Extrait de Charles de GAULLE, Mémoires de Guerre, t. 3, Plon, 1959.

En 1945, la France est confrontée aux problèmes que pose la reconstruction du pays et de son économie. Pierre Mendès France (1907-1982), membre du parti radical et tôt rallié à la Résistance, annonce dans cette lettre au général de Gaulle, alors président du Gouvernement Provisoire de la République Française, sa démission du poste de Ministre de l’Économie nationale, qui ne lui assurait qu’un contrôle partiel de ce secteur. Il y avait parallèlement un Ministère des Finances, confié à René Pleven dont les orientations économiques différaient des siennes. Les raisons invoquées par Pierre Mendès France pour démissionner touchent au principe même de la politique gouvernementale. Pouvait-on assurer la reconstruction du pays sans pratiquer l’inflation ? Une politique d’austérité était-elle concevable dans la France de 1945?

Point méthode

Comme on le voit, la définition, fût-elle brève, du contexte historique est nécessaire pour expliquer la gravité de la situation de la France en 1945. On peut concevoir que la présentation de l’auteur/acteur soit placée en tête de l’introduction. Mais toute action politique, toute réflexion sur les événements s’inscrit dans un contexte qu’il est généralement — sans que cela constitue une règle absolue— recommandé de rappeler en premier lieu. Avant d’exposer la problématique du commentaire, il est judicieux de l’annoncer en mettant en avant un élément pouvant éclairer le texte. En l’occurrence, le rappel des attributions de Mendès France et de leurs limites permet d’emblée de comprendre ses raisons de démissionner. Ainsi est abordé de manière allusive le problème des rapports de force au sein du Gouvernement provisoire, que vous pourrez examiner en conclusion. Il est enfin vivement recommandé de montrer que vous disposez d’une certaine culture vous permettant de cerner avec précision les problèmes posés par un document.

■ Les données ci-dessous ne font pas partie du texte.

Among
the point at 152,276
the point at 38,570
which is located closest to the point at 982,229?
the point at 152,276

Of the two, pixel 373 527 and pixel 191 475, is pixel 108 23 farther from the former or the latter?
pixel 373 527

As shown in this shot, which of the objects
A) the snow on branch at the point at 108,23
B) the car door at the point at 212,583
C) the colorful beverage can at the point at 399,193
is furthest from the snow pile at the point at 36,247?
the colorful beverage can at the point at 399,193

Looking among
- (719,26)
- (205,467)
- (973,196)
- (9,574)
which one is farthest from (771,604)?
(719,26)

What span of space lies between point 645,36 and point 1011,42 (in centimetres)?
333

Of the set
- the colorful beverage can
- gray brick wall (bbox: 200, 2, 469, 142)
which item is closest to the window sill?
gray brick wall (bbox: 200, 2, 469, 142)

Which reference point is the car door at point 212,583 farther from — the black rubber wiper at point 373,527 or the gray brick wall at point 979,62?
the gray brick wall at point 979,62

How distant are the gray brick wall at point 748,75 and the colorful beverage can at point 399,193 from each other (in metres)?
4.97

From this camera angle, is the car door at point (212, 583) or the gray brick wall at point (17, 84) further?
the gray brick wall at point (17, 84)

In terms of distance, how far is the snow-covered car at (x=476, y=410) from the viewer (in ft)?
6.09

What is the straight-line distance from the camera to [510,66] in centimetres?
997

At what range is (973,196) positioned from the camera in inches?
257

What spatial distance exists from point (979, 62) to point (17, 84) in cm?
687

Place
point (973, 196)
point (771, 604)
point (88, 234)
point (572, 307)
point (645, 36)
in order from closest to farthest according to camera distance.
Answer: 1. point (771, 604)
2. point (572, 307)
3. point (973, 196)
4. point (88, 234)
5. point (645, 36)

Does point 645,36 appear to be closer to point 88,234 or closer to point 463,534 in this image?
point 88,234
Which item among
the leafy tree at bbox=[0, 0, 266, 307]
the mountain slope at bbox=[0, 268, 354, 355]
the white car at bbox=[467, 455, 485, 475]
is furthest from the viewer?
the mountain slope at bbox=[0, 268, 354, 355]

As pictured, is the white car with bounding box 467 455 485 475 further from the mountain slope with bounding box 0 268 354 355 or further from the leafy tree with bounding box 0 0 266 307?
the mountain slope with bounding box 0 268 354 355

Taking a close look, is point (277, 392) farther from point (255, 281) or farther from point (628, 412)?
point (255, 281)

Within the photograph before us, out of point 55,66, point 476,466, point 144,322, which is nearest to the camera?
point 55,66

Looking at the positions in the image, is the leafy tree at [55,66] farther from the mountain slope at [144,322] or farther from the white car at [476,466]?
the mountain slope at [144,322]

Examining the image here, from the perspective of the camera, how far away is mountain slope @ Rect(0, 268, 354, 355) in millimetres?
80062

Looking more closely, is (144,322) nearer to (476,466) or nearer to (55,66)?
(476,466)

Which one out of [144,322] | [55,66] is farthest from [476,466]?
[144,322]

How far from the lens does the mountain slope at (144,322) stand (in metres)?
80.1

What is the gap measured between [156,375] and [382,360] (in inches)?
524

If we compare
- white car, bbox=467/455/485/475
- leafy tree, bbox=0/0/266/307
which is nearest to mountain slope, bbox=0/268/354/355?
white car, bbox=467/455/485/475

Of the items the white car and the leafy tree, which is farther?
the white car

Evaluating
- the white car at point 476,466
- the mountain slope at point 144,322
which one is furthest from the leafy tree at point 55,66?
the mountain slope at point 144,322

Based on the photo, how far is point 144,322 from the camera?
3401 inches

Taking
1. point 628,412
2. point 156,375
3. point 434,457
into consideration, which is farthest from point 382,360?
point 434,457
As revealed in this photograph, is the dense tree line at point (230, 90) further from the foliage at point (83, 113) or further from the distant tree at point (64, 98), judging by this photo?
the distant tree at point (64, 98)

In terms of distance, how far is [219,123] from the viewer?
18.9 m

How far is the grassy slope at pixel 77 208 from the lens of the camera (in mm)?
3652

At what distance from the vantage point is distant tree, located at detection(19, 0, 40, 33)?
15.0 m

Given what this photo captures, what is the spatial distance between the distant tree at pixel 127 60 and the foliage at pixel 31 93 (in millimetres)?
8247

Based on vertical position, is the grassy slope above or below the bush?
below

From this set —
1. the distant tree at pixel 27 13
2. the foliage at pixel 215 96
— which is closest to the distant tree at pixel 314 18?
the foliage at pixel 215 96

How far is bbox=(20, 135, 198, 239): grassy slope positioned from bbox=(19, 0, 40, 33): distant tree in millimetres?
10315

N.B. : Ce document offre un exemple dans lequel la nature de la source (ici, les Mémoires de de Gaulle), n’est pas essentielle. Il s’agit bien d’un texte de Mendès France, mais il est inclus dans un ouvrage de de Gaulle.

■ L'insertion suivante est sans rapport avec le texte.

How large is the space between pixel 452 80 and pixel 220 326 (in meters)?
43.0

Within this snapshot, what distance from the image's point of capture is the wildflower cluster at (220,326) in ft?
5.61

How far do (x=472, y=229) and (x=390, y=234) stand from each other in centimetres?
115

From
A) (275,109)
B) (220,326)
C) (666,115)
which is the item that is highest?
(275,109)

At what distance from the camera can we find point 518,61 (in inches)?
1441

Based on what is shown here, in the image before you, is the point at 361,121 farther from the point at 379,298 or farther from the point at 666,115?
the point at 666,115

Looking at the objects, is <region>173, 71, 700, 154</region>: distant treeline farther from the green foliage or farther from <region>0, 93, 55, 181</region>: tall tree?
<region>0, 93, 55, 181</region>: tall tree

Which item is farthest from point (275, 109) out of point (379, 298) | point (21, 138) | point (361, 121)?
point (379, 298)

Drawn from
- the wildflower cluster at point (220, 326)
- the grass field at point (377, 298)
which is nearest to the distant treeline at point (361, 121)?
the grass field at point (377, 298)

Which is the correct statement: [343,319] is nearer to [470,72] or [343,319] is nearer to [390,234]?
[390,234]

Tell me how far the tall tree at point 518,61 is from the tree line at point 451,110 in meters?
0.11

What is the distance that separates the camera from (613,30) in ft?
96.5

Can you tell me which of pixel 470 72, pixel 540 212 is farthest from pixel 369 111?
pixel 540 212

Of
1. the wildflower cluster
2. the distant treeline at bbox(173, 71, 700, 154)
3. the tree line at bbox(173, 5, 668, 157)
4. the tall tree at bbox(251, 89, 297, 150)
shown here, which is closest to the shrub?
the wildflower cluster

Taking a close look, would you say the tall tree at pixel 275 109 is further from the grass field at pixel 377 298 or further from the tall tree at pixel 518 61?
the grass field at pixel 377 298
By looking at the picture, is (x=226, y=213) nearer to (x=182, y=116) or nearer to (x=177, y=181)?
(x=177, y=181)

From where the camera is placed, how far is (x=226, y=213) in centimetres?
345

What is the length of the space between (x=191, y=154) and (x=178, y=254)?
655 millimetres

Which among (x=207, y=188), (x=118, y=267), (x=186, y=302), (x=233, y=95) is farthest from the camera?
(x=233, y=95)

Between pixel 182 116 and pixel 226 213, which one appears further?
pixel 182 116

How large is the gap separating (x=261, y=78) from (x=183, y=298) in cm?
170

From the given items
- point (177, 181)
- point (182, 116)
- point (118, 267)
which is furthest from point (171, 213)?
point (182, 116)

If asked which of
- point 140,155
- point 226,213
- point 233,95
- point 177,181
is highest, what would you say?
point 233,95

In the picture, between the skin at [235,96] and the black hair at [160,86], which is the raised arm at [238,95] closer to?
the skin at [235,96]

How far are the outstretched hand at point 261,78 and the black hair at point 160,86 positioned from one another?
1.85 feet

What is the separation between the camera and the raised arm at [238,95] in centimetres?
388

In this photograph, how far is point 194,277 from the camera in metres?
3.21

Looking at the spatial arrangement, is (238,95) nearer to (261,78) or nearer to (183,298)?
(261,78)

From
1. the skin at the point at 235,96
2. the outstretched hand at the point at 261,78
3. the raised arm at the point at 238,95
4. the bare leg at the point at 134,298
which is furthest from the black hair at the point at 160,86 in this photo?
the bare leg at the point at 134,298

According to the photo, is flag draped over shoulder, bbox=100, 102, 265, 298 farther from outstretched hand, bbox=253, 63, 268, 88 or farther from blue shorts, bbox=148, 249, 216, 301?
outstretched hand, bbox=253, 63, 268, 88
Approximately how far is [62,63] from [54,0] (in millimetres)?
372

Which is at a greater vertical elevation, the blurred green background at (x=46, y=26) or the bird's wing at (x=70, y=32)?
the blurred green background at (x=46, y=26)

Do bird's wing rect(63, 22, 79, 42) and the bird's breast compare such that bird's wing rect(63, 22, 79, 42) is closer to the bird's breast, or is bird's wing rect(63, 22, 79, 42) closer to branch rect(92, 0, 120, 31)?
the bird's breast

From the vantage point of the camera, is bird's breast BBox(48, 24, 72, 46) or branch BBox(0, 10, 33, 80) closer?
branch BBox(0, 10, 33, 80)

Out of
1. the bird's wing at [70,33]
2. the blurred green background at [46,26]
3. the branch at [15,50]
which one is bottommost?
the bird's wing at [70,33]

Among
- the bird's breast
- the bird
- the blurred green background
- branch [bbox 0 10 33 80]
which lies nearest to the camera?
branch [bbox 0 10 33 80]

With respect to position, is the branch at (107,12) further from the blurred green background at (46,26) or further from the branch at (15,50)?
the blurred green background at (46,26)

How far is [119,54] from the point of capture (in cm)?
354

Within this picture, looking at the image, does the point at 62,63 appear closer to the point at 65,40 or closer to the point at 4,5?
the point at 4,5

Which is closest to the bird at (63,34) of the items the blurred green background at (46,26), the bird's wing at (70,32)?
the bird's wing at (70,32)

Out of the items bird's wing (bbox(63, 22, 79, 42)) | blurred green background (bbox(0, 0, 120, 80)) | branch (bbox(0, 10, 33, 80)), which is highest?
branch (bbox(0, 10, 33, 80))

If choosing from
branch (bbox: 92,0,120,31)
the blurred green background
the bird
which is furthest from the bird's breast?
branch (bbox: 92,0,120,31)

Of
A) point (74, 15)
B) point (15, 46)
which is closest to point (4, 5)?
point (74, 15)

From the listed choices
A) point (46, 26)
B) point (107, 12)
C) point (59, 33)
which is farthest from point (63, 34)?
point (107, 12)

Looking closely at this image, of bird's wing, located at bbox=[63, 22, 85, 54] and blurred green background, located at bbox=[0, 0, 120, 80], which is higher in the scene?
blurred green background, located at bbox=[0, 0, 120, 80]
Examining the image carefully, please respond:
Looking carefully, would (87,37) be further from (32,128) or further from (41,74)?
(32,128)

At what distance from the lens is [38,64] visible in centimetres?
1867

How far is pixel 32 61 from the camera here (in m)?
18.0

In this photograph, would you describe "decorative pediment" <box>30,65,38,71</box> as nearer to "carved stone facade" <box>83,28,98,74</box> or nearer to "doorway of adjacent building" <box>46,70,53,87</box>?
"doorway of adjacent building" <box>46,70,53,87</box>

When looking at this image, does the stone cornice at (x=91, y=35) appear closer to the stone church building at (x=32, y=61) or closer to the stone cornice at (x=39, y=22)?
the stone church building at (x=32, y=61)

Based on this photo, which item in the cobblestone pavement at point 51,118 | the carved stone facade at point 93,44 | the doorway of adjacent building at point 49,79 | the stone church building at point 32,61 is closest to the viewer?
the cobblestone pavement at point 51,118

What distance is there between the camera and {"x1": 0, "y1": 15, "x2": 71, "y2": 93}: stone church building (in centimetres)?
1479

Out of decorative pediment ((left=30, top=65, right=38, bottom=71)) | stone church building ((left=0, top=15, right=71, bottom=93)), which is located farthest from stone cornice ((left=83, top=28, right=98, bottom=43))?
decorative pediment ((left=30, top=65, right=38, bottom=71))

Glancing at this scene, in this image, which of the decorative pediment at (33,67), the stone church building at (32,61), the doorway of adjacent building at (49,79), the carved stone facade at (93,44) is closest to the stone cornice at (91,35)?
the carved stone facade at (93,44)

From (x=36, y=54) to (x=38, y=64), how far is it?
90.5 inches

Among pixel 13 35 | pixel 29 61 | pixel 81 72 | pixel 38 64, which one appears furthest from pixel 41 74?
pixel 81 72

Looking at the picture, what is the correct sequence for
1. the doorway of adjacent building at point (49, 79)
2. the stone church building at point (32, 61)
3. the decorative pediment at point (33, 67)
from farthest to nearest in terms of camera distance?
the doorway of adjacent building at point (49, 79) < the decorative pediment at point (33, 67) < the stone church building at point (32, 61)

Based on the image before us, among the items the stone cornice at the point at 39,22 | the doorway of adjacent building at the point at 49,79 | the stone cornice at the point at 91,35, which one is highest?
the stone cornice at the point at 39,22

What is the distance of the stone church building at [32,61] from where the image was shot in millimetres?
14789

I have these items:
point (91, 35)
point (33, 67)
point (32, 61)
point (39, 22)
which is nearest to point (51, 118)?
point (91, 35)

  MENDÈS FRANCE Pierre (1907-1982) Homme politique français. Avocat et militant de gauche dès l’université, Pierre Mendès France est élu député radical-socialiste de Louviers (Eure) à vingt-cinq ans. Sous-secrétaire d’État au Trésor en 1938, partisan de réformes économiques inspirées des théories keynésiennes, très attaché aux principes démocratiques, il veut continuer la lutte contre le nazisme en 1940. Emprisonné par les autorités de Vichy, il s’évade, rejoint Londres et combat dans l’aviation. Commissaire puis ministre de l’Économie (1943-1945), il démissionne faute de convaincre le général de Gaulle et son gouvernement d’adopter une politique financière rigoureuse. À nouveau député de l’Eure (1946-1958), il s’oppose à la politique indochinoise des gouvernements français et devient président du Conseil (juillet 1954) après la défaite de Dien Bien Phu. Son gouvernement ne dure que huit mois, mais marque l’opinion : accords de Genève et fin de la guerre d’Indochine, décolonisation engagée du Maroc et de la Tunisie, rejet du projet de Communauté européenne de défense (CED). Son gouvernement ayant été renversé en février 1955, il prend la tête du Parti radical-socialiste (1955-1957) et participe au Front républicain avec les socialistes (Guy Mollet [1905-1975]), l’UDSR - Union démocratique et socialiste de la Résistance - (François Mitterrand) et certains gaullistes (Jacques Chaban-Delmas [1915-]). Mais, opposé à la politique algérienne de G. Mollet, il démissionne dès mai 1956 de son poste de ministre d’État. Il s’oppose au retour au pouvoir du général de Gaulle en 1958, mais son refus constant des institutions de la Ve République comme ses réticences face aux socialistes et à une éventuelle union de la gauche avec les communistes le marginalisent quelque peu. Il participe à la fondation du Parti socialiste unifié (PSU) qu’il quitte en 1968. Son retour à la politique active est assez momentané : il est député de Grenoble (1967-1968) et pressenti comme Premier ministre par F. Mitterrand en Mai 68 en cas de vacance du pouvoir gaulliste. En revanche, il s’impose comme conscience de la gauche et de la République par ses écrits et ses interventions en faveur de la paix, du développement et de la démocratie.